The half-hour-long mobile dairy unit session proved a big hit.
Kimberlee Youman, of the Dairy Council of California, a state government entity funded by the California dairy industry, brought "Milky Way," a dairy cow from a Galt farm along for her presentation.
Youman dispelled common misconceptions like cows' inability to grow horns like bulls do (they can, but farmers clip them to prevent injuries in a herd) and their possession of four stomachs (it's a single stomach with four chambers).
Students also walked away with fun facts, like the dairy cows' massive appetite, consuming up to 50 pounds of food and 30 gallons of water daily. Their prolific production leads to between 10 and 12 gallons of milk a day.
They also came away with lasting images. Milky Way's ability to clean her nostrils with her tongue drew the greatest applause from a group of Michelson and West Point elementary students.
Children also got an opportunity to learn from one another in the 4-H barns.
"I was really excited to come here and talk to people about why goats can get sick when they're babies," said first-year Tri-Dam 4-H Club member Morgan Danfelt, 13, of Valley Springs. "It's interesting to see how the kids like to feed the goats and what their reactions are."

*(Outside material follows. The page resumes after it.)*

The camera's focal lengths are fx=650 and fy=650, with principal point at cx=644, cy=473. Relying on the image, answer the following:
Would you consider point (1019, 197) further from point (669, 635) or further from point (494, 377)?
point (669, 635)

"And to see them see what it looks like inside their stomachs," added her Tri-Dam clubmate, Kyra Allemand, 12.
"He's cute," said Zach Guillemin, 11, from Rail Road Flat Elementary School, petting a year-old pygmy goat, and eagerly sharing his newfound knowledge. "That's how big they stay."
The young teachers also got some help from their peers.
"I brought him hear unnamed," said Dezjani Belt, 11, of San Andreas 4-H, holding a 6-month-old Jersey Giant rooster. "I asked everyone what his name should be and a kid named him for me."
The apropos moniker? Goliath.
He's about knee-high to Belt now but the youngster said he will eventually grow to about mid-thigh.
Elorah Nunn, 14, of the Mountain Ranch 4-H Club, showed how "Merrylegs," her silkie bantam hen, hides a lot of blue beneath her feathery white exterior.
"She's got turquoise in her earlobes" and blue flesh and beak, Nunn said.
Logging truck demonstrators knew timber isn't often the first product to come to mind when people think of agriculture.
"A lot of people are going to think farming," said Amy Gladen, of Sonora, who drivesa truck for her family's logging company, Woodland Expansion.
"They're a product that grows out of the ground. It's something that we produce here in the county," said Kathy Mewhinney, a truck driver based in Sonora for Sierra Pacific Industries. "It's definitely agriculture but a lot of people don't realize that."